SEGMENTO DI TESTO:
>>

L’intero testo della legge omnibus fa dunque delle scelte politiche di non poco conto che modificano alla base il paradigma con cui, e con un lungo e enorme lavoro, i movimenti femministi e parte della politica hanno cercato di lavorare sulle questioni di genere: privilegiando l’espressione “violenza familiare e violenza contro le donne” rispetto al concetto più ampio di “violenza di genere” riporta indietro di decenni la concezione della violenza sessista.
L’interpretazione restrittiva del concetto di violenza riduce inoltre le donne al solo ruolo di “vittime” e non le considera come soggetti di diritti colpiti dalle disuguaglianze strutturali che esistono nella società in diversi ambiti (Milei ha di fatto negato che queste disuguaglianze esistano). Marta Dillon, giornalista, scrittrice e militante femminista di Ni Una Menos, ha detto: «In altre parole la battuta d’arresto è gigantesca e deliberata. L’estrema destra trova nei femminismi e nei transfemminismi così come nell’antirazzismo e nelle lotte per proteggere il pianeta e tutto ciò che vive su di esso dei nemici diretti da attaccare. Allo stesso tempo, vuole dare un’identità ai propri elettori e seguaci più fanatici che riconoscono come valori la supremazia bianca, eterosessuale e machista».

<<

COMPITI DA SVOLGERE:
1. Stampa il passo del testo sulla legge omnibus partendo dalle parole "L’intero testo della" e fermandoti dopo "della violenza sessista.".
2. Nel testo sulla legge omnibus, quale espressione viene privilegiata rispetto al concetto più ampio di "violenza di genere"?

RIGHE ESTRATTE:

>>

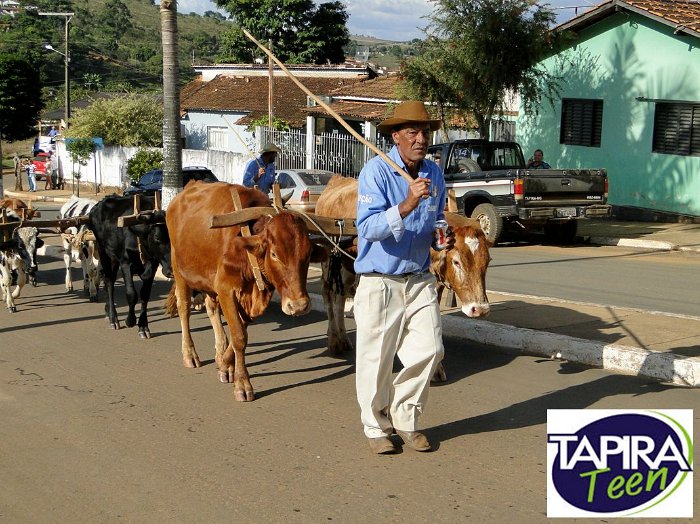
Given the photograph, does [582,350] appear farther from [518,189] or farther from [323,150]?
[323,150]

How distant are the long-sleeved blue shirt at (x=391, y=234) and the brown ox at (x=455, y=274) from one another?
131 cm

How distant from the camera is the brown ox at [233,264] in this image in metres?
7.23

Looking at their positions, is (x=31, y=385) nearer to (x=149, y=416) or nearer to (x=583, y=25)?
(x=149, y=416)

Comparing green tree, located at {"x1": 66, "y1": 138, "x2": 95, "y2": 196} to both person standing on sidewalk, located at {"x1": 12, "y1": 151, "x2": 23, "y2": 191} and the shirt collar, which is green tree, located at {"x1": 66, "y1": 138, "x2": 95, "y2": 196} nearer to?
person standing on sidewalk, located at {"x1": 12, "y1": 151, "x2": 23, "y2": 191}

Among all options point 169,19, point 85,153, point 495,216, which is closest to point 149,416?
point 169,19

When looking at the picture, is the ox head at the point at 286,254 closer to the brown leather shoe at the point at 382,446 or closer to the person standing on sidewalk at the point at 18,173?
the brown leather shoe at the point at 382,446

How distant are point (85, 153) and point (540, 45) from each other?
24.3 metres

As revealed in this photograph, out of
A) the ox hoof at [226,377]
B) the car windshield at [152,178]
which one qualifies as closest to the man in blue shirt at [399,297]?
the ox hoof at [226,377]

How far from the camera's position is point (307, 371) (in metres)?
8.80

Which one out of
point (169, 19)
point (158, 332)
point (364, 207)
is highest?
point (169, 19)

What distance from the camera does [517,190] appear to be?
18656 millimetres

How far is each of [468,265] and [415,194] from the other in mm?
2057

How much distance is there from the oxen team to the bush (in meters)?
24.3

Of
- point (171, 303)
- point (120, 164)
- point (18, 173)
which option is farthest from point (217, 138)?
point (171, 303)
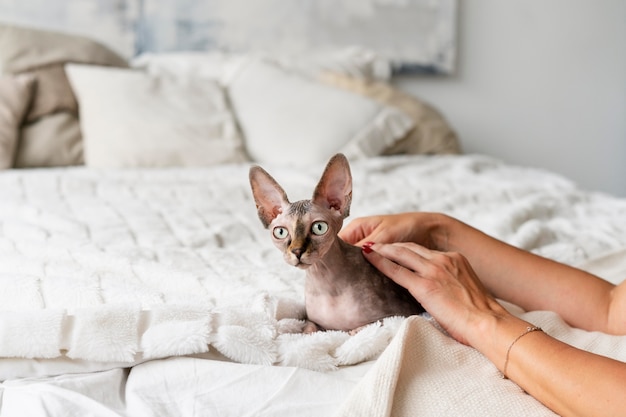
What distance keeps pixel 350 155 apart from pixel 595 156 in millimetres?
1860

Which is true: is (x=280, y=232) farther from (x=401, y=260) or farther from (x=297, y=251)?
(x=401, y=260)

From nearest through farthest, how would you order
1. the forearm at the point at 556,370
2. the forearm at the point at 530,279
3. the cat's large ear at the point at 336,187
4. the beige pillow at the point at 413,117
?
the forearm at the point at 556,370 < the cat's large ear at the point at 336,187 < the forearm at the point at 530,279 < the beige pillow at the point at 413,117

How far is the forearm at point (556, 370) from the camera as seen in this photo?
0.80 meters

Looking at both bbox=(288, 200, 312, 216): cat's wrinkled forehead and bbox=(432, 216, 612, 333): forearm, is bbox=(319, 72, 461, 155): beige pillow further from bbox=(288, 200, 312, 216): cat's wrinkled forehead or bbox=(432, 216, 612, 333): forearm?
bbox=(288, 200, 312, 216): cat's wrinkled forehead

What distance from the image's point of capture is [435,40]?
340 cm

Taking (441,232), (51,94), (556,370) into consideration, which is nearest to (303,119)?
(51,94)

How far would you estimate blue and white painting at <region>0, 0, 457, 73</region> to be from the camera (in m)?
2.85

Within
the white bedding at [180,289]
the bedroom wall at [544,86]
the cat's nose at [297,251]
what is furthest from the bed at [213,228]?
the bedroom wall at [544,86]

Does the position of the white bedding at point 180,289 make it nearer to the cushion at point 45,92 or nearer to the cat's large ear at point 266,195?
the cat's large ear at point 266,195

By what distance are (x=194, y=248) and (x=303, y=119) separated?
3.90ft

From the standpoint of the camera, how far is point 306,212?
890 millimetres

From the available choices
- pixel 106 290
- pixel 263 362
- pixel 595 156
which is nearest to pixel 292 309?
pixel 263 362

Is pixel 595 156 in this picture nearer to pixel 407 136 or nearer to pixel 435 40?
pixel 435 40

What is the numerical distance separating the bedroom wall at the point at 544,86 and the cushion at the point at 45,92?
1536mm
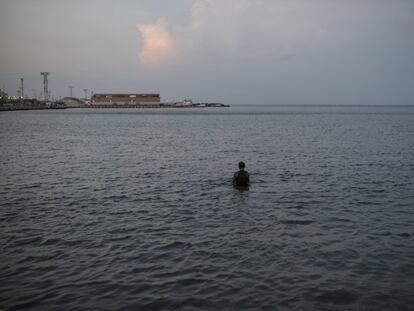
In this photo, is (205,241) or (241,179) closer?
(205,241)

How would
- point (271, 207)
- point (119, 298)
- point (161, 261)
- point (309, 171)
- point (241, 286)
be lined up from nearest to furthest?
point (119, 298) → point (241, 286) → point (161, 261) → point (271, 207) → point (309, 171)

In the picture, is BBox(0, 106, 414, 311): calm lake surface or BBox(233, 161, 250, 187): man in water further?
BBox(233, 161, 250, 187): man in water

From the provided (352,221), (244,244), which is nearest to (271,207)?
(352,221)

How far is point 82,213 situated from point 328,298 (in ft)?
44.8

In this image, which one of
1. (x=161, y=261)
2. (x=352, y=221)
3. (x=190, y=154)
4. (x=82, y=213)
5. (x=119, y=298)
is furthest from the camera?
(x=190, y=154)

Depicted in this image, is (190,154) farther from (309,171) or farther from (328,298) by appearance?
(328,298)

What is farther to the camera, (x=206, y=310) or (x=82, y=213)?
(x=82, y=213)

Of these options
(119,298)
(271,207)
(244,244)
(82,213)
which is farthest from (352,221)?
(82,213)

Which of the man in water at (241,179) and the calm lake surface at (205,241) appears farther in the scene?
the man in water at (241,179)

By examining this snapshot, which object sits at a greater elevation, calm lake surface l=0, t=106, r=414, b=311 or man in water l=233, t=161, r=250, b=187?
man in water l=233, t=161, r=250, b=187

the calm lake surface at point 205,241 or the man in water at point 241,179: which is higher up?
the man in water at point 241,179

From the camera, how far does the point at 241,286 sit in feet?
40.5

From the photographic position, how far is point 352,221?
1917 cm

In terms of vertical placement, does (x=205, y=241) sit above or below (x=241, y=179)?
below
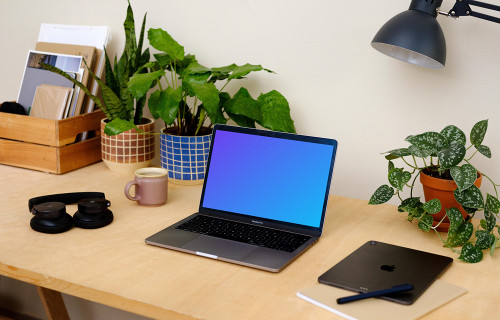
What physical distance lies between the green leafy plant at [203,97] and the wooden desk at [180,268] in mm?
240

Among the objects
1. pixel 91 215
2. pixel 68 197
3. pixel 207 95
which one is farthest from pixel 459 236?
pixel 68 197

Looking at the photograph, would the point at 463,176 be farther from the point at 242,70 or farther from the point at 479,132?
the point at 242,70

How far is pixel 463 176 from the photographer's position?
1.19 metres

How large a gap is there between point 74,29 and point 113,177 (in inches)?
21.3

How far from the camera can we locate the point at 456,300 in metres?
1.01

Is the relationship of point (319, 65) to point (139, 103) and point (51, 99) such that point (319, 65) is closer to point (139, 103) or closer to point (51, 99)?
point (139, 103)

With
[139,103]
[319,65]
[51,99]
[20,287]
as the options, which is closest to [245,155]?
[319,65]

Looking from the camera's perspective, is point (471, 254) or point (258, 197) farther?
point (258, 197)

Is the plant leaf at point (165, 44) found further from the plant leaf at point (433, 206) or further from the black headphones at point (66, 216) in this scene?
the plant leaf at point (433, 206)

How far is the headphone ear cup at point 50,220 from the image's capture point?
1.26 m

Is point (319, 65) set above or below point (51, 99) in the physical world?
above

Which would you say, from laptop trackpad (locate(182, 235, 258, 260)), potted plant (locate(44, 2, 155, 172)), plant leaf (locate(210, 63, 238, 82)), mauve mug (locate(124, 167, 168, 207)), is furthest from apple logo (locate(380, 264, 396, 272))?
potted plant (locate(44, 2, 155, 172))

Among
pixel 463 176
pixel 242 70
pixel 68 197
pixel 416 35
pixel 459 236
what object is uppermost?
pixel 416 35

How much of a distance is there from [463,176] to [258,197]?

<<
>>

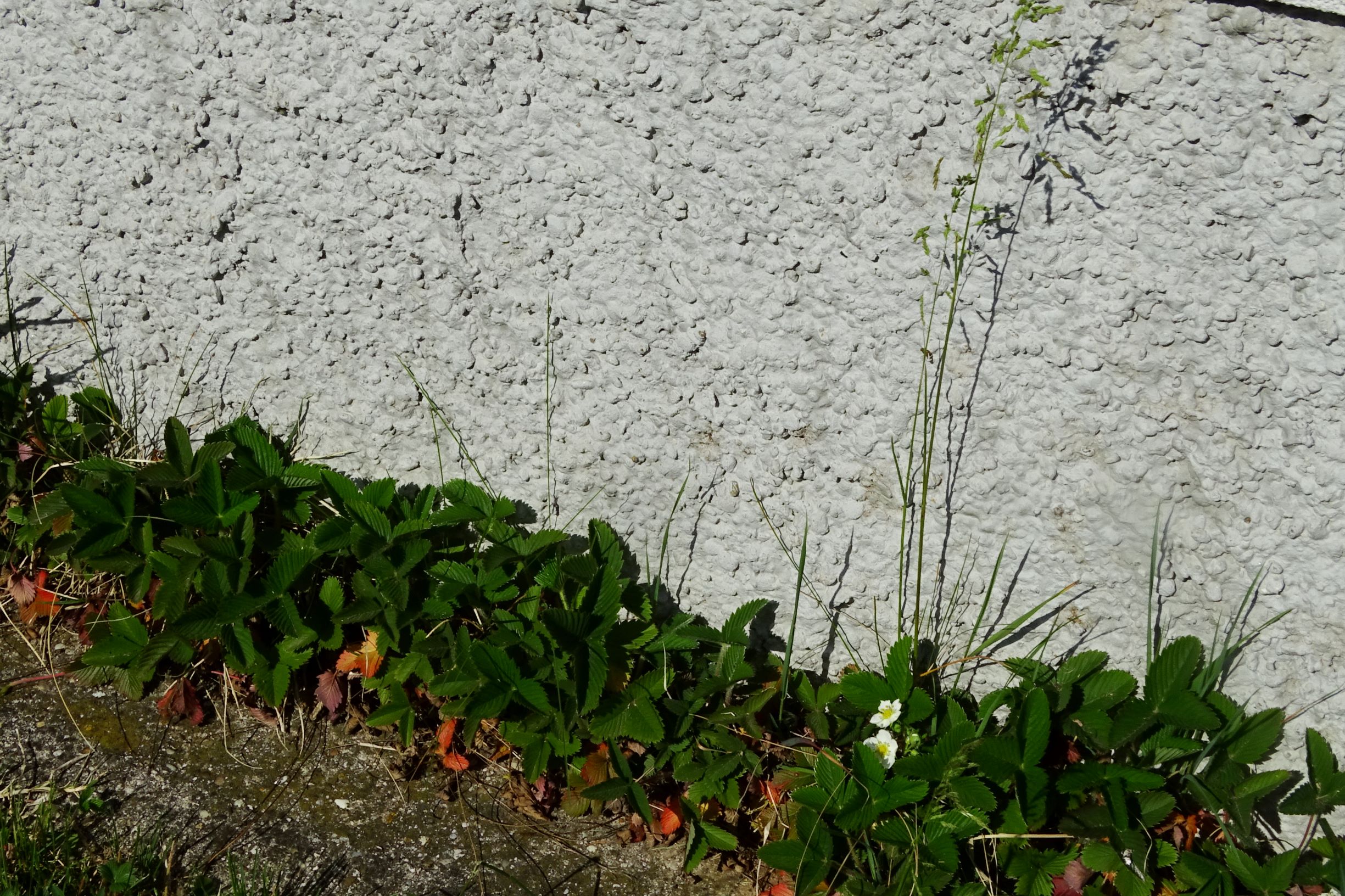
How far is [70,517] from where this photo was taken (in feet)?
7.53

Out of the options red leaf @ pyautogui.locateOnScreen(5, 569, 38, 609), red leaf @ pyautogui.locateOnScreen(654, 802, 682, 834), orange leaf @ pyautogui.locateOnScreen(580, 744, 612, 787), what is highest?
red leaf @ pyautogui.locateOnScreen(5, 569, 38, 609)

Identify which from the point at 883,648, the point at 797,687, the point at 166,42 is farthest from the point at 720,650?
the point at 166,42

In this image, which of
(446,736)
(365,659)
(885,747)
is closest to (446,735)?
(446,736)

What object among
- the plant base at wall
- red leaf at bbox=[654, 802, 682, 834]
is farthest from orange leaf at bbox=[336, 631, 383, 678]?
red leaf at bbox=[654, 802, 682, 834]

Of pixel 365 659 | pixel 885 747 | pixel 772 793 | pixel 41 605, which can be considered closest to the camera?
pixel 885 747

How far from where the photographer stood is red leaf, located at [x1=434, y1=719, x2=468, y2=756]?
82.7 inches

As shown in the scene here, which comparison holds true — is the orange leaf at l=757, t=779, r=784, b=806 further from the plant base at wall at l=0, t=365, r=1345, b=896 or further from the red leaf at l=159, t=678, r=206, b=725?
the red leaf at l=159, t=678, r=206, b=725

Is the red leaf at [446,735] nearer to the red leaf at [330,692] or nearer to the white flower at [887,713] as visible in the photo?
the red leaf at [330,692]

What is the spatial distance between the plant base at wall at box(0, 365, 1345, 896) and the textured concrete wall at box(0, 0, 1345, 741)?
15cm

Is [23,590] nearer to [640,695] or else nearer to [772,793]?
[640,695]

<<
>>

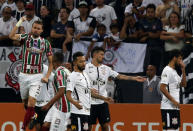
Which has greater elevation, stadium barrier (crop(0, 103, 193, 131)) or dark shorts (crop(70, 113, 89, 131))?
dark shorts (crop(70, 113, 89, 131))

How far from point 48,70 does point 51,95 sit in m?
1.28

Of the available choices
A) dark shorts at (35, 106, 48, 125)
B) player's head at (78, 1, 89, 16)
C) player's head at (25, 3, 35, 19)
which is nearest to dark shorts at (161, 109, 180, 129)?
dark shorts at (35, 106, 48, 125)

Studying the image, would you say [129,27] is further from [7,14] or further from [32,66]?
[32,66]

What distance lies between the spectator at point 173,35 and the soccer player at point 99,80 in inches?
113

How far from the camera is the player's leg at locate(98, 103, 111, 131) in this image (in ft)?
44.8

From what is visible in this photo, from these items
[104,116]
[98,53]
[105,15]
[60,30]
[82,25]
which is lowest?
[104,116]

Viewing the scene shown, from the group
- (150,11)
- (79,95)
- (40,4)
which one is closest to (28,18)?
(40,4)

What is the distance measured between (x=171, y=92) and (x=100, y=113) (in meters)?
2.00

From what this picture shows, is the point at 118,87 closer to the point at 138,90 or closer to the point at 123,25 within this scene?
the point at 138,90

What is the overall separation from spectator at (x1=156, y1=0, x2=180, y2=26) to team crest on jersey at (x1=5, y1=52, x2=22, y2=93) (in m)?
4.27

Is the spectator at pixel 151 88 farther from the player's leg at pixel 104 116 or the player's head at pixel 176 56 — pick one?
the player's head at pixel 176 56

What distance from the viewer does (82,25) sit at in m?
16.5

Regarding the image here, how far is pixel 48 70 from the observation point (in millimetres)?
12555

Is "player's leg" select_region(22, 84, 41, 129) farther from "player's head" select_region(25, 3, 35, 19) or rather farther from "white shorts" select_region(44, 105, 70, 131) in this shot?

<<

RISPOSTE:
1.
L’intero testo della legge omnibus fa dunque delle scelte politiche di non poco conto che modificano alla base il paradigma con cui, e con un lungo e enorme lavoro, i movimenti femministi e parte della politica hanno cercato di lavorare sulle questioni di genere: privilegiando l’espressione “violenza familiare e violenza contro le donne” rispetto al concetto più ampio di “violenza di genere” riporta indietro di decenni la concezione della violenza sessista.

2. L'espressione "violenza familiare e violenza contro le donne".